:: 本文

ビジネスは金か。社会は誰か。


ローソンのパッケージが可愛くなった。友達は早速パケ買いをしてインスタに載せていた。

パッケージを見た瞬間に「あ、荒れそう。」そう思った。なぜなら可愛さを重視しすぎて視認性が低いからである。ユニバーサルデザインには程遠い。実際に目の悪い人からは、以前のパッケージの方が良かったとの声も上がった。


しかしその批判とは裏腹に、売り上げは伸びたそうだ。ターゲットとしている一人暮らし層や女性にハマったのだろう。


この社会はビジネスで成り立っている。良いことばかりしようとしたら赤字になるのも当たり前だ。企業たるもの利益を生み出さねばならない。でないと存続さえ危ぶまれる。そんな前提を頭で理解しながらも、弱者がビジネスのターゲットからはずれることは、多様性を認めていく上ではなかなか壁になる気がする。

だが弱者はマイノリティが故に弱者なのである。そこをターゲットに経営を展開していくことは、社会的イメージの向上にしかならないかもしれない。実利を伴わないというわけだ。

::::
:: 表示情報

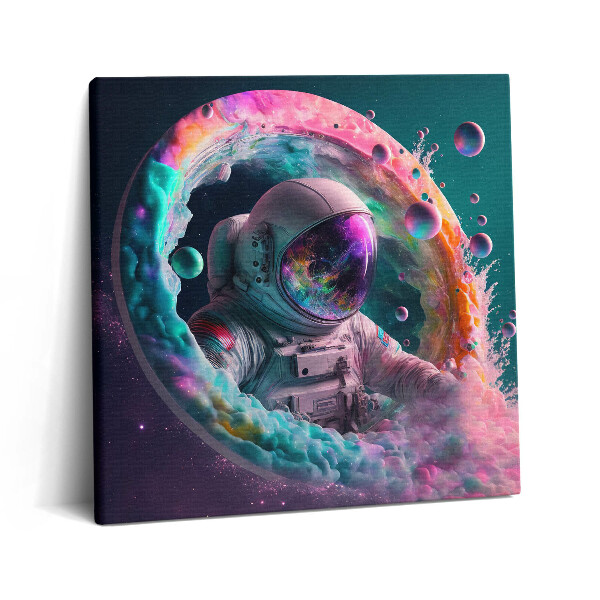 Fotoobraz na plátne 60x60 Astronaut v farebnej galaxii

::::

#### [読解の応用]
A. ローソンのパッケージについての文章を読み、次の問いに答えよ。
(i) 友達は新しいパッケージの商品を買って、何をしていたか。
(ii) 筆者がパッケージを見て「あ、荒れそう。」と思ったのはなぜか。
(iii) 売り上げが伸びた理由として、筆者はどう推測しているか。
B. ローソンのパッケージについての文章を、最後の文の後から書き進めよ。

#### [解答一覧]
A.
(i) 早速パケ買いをして、インスタに載せていた。
(ii) 可愛さを重視しすぎて、視認性が低いからである。
(iii) ターゲットとしている一人暮らし層や女性にハマったのだろうと推測している。

B.
私も一般企業で働く身として、日々クライアントの予算の有る無しを気にしている。実際個人的に応援したい企業や団体、取り組みがあったとしても、上司に「それはお金にならない」と突き返されることも多々ある。とても悲しい現実である。

だけど企業の社会的イメージが良くなれば消費者だって商品に対して好意的な印象を持つ。そのためにサスティナビリティやダイバーシティに取り組んでいる企業も少なくはない。ただ、大手のようなしっかりとした土台がある企業に限られる。

シンプルなものをかっこいいと思えるのは、私がそこに不自由さを感じない健常者であるが故だ。そして大多数が私と同じであるということでもある。


恥ずかしながら、最近になって「色盲」という言葉を知った。友人がそうだったのだ。焼肉に行って、生なのか焼けているのかが分からないらしい。

帰ってみて調べてみると、私が知っている世界とは全く違う世界がそこにはあった。おいしそうなものは不味く見えるし、綺麗なものが汚く見える。男性の20人に1人のレベルでそのように生きてきた人がいることに驚きを隠せなかった。

「色覚異常」や「色弱」など細かく分けるといろいろなタイプに分かれるようだが、25年間私が見ていた景色を、この人は全く違うように見ていたんだと思うと正直震えた。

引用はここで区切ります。